TASK OBJECTIVE:
Turn all the rows below into a single numbered list, skipping blank lines and omitting the pictures.

#### RECORDS

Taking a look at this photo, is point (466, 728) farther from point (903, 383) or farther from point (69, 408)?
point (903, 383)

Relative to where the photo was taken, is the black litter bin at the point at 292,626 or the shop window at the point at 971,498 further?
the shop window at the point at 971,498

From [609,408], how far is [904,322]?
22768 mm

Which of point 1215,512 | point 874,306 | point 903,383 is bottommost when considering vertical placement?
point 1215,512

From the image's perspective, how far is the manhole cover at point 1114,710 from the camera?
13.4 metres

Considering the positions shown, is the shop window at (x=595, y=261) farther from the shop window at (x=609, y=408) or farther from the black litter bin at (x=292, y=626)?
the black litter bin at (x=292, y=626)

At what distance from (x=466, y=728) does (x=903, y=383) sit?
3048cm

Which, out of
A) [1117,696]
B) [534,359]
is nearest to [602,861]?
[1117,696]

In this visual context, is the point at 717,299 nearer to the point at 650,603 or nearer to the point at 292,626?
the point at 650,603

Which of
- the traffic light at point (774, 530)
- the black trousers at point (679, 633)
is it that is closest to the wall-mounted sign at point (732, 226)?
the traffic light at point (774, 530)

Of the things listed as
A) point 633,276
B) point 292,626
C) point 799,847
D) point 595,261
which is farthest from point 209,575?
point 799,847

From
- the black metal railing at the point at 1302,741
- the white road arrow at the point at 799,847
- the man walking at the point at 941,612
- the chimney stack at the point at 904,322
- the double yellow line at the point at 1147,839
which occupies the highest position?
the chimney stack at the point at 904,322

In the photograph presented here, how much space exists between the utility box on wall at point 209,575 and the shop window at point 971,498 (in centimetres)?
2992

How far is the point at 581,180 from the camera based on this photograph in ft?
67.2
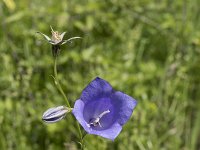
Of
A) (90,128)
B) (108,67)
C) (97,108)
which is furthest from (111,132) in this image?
(108,67)

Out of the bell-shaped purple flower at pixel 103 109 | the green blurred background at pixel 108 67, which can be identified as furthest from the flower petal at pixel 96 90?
the green blurred background at pixel 108 67

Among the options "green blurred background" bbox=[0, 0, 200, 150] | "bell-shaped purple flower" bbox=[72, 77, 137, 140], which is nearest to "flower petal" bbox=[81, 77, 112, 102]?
"bell-shaped purple flower" bbox=[72, 77, 137, 140]

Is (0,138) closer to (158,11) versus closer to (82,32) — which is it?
(82,32)

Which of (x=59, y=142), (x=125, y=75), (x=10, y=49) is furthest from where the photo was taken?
(x=10, y=49)

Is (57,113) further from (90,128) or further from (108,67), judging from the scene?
(108,67)

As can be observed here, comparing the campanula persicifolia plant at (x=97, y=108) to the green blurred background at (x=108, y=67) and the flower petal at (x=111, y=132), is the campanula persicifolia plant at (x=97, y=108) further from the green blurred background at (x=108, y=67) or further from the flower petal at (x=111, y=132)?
the green blurred background at (x=108, y=67)

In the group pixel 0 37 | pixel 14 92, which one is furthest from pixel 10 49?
pixel 14 92
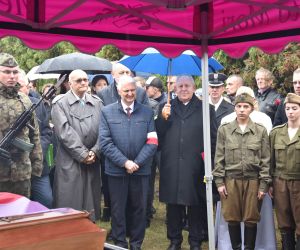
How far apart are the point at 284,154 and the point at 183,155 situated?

########

RESULT OF THE TASK:
1. Taking a look at this photo, is point (466, 728) farther from point (903, 383) or farther from point (69, 408)?
2. point (903, 383)
3. Relative to where the photo was taken, is the black litter bin at the point at 292,626 or the shop window at the point at 971,498 further?
4. the shop window at the point at 971,498
5. From [609,408], how far is [904,322]?
6. 22768 mm
7. Which of point 1215,512 | point 874,306 | point 903,383 is bottommost when considering vertical placement?
8. point 1215,512
9. From the image's perspective, how far is the manhole cover at point 1114,710 from the camera?
10. 13.4 metres
11. Considering the positions shown, is the shop window at (x=595, y=261) farther from the shop window at (x=609, y=408) or farther from the black litter bin at (x=292, y=626)?
12. the black litter bin at (x=292, y=626)
13. At what distance from (x=466, y=728) does (x=903, y=383) sit?
14. 3048cm
15. Which, out of
16. A) [1117,696]
17. B) [534,359]
18. is nearest to [602,861]?
19. [1117,696]
20. In this visual context, is the point at 717,299 nearer to the point at 650,603 or nearer to the point at 292,626?
21. the point at 650,603
22. Which of
23. - the traffic light at point (774, 530)
24. - the black trousers at point (679, 633)
25. is it that is closest to the wall-mounted sign at point (732, 226)?
26. the traffic light at point (774, 530)
27. Of the things listed as
28. A) point 633,276
29. B) point 292,626
30. C) point 799,847
31. D) point 595,261
32. which is farthest from point 209,575?
33. point 799,847
34. From
35. - the black metal railing at the point at 1302,741
36. - the white road arrow at the point at 799,847
37. - the man walking at the point at 941,612
38. - the chimney stack at the point at 904,322
39. - the double yellow line at the point at 1147,839
40. which occupies the highest position?
41. the chimney stack at the point at 904,322
42. In the photograph presented here, how much space exists between the utility box on wall at point 209,575 and the shop window at point 971,498 (in centimetres)?
43. 2992
44. How far is the point at 581,180 from the camera based on this photograph in ft?
45. 67.2
46. Of
47. A) (90,128)
48. B) (108,67)
49. C) (97,108)
50. which is furthest from (111,132) in this image?
51. (108,67)
52. Out of the bell-shaped purple flower at pixel 103 109 | the green blurred background at pixel 108 67, which can be identified as furthest from the flower petal at pixel 96 90?
53. the green blurred background at pixel 108 67
54. Among the options "green blurred background" bbox=[0, 0, 200, 150] | "bell-shaped purple flower" bbox=[72, 77, 137, 140], which is nearest to "flower petal" bbox=[81, 77, 112, 102]?
55. "bell-shaped purple flower" bbox=[72, 77, 137, 140]
56. Is (0,138) closer to (158,11) versus closer to (82,32) — which is it?
57. (82,32)
58. Which of (x=59, y=142), (x=125, y=75), (x=10, y=49) is furthest from where the photo was taken?
59. (x=10, y=49)
60. Is (57,113) further from (90,128) or further from (108,67), judging from the scene?
61. (108,67)
62. As can be observed here, comparing the campanula persicifolia plant at (x=97, y=108) to the green blurred background at (x=108, y=67) and the flower petal at (x=111, y=132), is the campanula persicifolia plant at (x=97, y=108) further from the green blurred background at (x=108, y=67) or further from the flower petal at (x=111, y=132)?
63. the green blurred background at (x=108, y=67)
64. In the group pixel 0 37 | pixel 14 92, which one is furthest from pixel 10 49?
65. pixel 14 92
66. How far apart are the point at 284,154 and the point at 183,155 situated?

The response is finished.